To be done
Make an exact copy of the entries below.
Start of Stored data
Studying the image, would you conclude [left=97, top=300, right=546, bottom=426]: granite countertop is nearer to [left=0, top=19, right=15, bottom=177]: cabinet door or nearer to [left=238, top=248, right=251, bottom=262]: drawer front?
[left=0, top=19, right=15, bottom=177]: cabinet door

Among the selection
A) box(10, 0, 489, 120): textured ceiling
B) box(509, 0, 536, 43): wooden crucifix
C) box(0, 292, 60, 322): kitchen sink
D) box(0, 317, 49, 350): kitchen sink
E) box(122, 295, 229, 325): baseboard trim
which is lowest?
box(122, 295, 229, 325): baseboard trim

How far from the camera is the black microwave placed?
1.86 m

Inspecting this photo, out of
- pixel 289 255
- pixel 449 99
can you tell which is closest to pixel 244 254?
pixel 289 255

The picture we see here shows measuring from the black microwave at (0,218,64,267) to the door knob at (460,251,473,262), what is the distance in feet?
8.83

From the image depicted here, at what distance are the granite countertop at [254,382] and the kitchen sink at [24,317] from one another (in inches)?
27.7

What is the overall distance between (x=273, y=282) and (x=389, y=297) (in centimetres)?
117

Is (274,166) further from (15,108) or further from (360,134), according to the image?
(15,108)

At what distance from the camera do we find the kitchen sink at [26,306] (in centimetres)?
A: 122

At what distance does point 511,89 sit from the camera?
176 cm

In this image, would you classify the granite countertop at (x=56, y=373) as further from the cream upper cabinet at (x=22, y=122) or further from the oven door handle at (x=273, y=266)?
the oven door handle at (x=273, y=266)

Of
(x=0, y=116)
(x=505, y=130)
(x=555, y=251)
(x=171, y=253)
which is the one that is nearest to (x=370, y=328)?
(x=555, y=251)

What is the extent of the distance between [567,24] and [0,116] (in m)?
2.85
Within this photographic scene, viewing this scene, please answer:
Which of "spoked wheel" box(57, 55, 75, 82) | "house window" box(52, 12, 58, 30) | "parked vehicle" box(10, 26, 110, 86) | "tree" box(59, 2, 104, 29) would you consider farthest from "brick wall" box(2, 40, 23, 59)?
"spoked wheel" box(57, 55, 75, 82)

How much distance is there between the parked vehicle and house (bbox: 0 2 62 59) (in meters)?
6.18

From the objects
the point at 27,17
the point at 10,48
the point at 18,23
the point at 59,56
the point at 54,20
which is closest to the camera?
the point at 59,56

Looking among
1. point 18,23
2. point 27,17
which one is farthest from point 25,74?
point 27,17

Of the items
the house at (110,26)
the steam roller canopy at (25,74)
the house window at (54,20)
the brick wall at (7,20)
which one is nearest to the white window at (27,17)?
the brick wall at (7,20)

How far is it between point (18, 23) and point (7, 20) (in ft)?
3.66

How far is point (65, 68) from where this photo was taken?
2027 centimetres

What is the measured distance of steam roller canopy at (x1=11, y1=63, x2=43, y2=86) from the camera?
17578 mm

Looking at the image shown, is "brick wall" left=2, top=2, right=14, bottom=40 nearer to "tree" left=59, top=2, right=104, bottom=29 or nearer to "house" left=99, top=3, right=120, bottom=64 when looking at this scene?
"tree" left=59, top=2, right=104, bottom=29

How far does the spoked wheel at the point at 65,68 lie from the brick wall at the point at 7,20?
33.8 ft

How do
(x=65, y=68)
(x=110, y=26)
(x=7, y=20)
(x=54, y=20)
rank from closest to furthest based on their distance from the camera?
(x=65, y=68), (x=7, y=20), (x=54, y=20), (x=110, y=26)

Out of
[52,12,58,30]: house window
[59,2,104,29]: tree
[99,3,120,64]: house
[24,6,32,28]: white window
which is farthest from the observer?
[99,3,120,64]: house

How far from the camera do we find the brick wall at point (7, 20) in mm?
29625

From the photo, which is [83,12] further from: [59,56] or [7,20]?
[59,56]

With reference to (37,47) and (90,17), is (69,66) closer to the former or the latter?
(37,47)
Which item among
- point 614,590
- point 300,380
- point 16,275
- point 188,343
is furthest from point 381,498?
End of Stored data
Solved problem
Studying the image, would you conclude [left=97, top=300, right=546, bottom=426]: granite countertop is nearer to [left=0, top=19, right=15, bottom=177]: cabinet door or nearer to [left=238, top=248, right=251, bottom=262]: drawer front?
[left=0, top=19, right=15, bottom=177]: cabinet door

Among the selection
A) box(10, 0, 489, 120): textured ceiling
B) box(509, 0, 536, 43): wooden crucifix
C) box(0, 292, 60, 322): kitchen sink
D) box(0, 317, 49, 350): kitchen sink
E) box(122, 295, 229, 325): baseboard trim
which is lowest?
box(122, 295, 229, 325): baseboard trim

How far from the camera is the black microwave placed?
1.86 m

Inspecting this photo, out of
- pixel 289 255
- pixel 449 99
can you tell which is closest to pixel 244 254?
pixel 289 255

The picture we see here shows measuring from the black microwave at (0,218,64,267) to the door knob at (460,251,473,262), what is the distance in feet?
8.83

From the image depicted here, at what distance are the granite countertop at [254,382] and the kitchen sink at [24,317] from one another (in inches)?
27.7

What is the overall distance between (x=273, y=282) and (x=389, y=297) (in centimetres)?
117

Is (274,166) further from (15,108) or further from (360,134), according to the image?
(15,108)

At what distance from the camera do we find the kitchen sink at [26,306] (in centimetres)?
A: 122

At what distance does point 511,89 sit from the camera?
176 cm

In this image, would you classify the granite countertop at (x=56, y=373) as further from the cream upper cabinet at (x=22, y=122) or further from the oven door handle at (x=273, y=266)?
the oven door handle at (x=273, y=266)

Of
(x=0, y=116)
(x=505, y=130)
(x=555, y=251)
(x=171, y=253)
which is the one that is nearest to (x=370, y=328)?
(x=555, y=251)

What is the extent of the distance between [567,24] and [0,116] (in m)?
2.85
Within this photographic scene, viewing this scene, please answer:
Which of "spoked wheel" box(57, 55, 75, 82) | "house window" box(52, 12, 58, 30) | "parked vehicle" box(10, 26, 110, 86) | "tree" box(59, 2, 104, 29) would you consider farthest from "brick wall" box(2, 40, 23, 59)?
"spoked wheel" box(57, 55, 75, 82)

How much distance is there between the parked vehicle and house (bbox: 0 2 62 59) (in meters)?
6.18

From the objects
the point at 27,17
the point at 10,48
the point at 18,23
the point at 59,56
the point at 54,20
which is closest to the camera?
the point at 59,56

Looking among
1. point 18,23
2. point 27,17
which one is farthest from point 25,74?
point 27,17

Of the items
the house at (110,26)
the steam roller canopy at (25,74)
the house window at (54,20)
the brick wall at (7,20)
which one is nearest to the white window at (27,17)?
the brick wall at (7,20)

How far is it between point (18, 23) and point (7, 20) (in ft)?
3.66

How far is point (65, 68) from where this photo was taken?
2027 centimetres

What is the measured distance of steam roller canopy at (x1=11, y1=63, x2=43, y2=86) from the camera?
17578 mm

Looking at the image shown, is "brick wall" left=2, top=2, right=14, bottom=40 nearer to "tree" left=59, top=2, right=104, bottom=29 or nearer to "house" left=99, top=3, right=120, bottom=64 when looking at this scene?
"tree" left=59, top=2, right=104, bottom=29

How far does the spoked wheel at the point at 65,68 lie from the brick wall at the point at 7,20?
33.8 ft

How do
(x=65, y=68)
(x=110, y=26)
(x=7, y=20)
(x=54, y=20)
rank from closest to furthest based on their distance from the camera?
(x=65, y=68), (x=7, y=20), (x=54, y=20), (x=110, y=26)

Out of
[52,12,58,30]: house window
[59,2,104,29]: tree
[99,3,120,64]: house
[24,6,32,28]: white window
which is farthest from the observer?
[99,3,120,64]: house

How far from the camera do we find the brick wall at point (7, 20) in mm?
29625

From the photo, which is [83,12] further from: [59,56] or [7,20]?
[59,56]

With reference to (37,47) and (90,17), is (69,66) closer to the former or the latter?
(37,47)
Which item among
- point 614,590
- point 300,380
- point 16,275
- point 188,343
is furthest from point 381,498?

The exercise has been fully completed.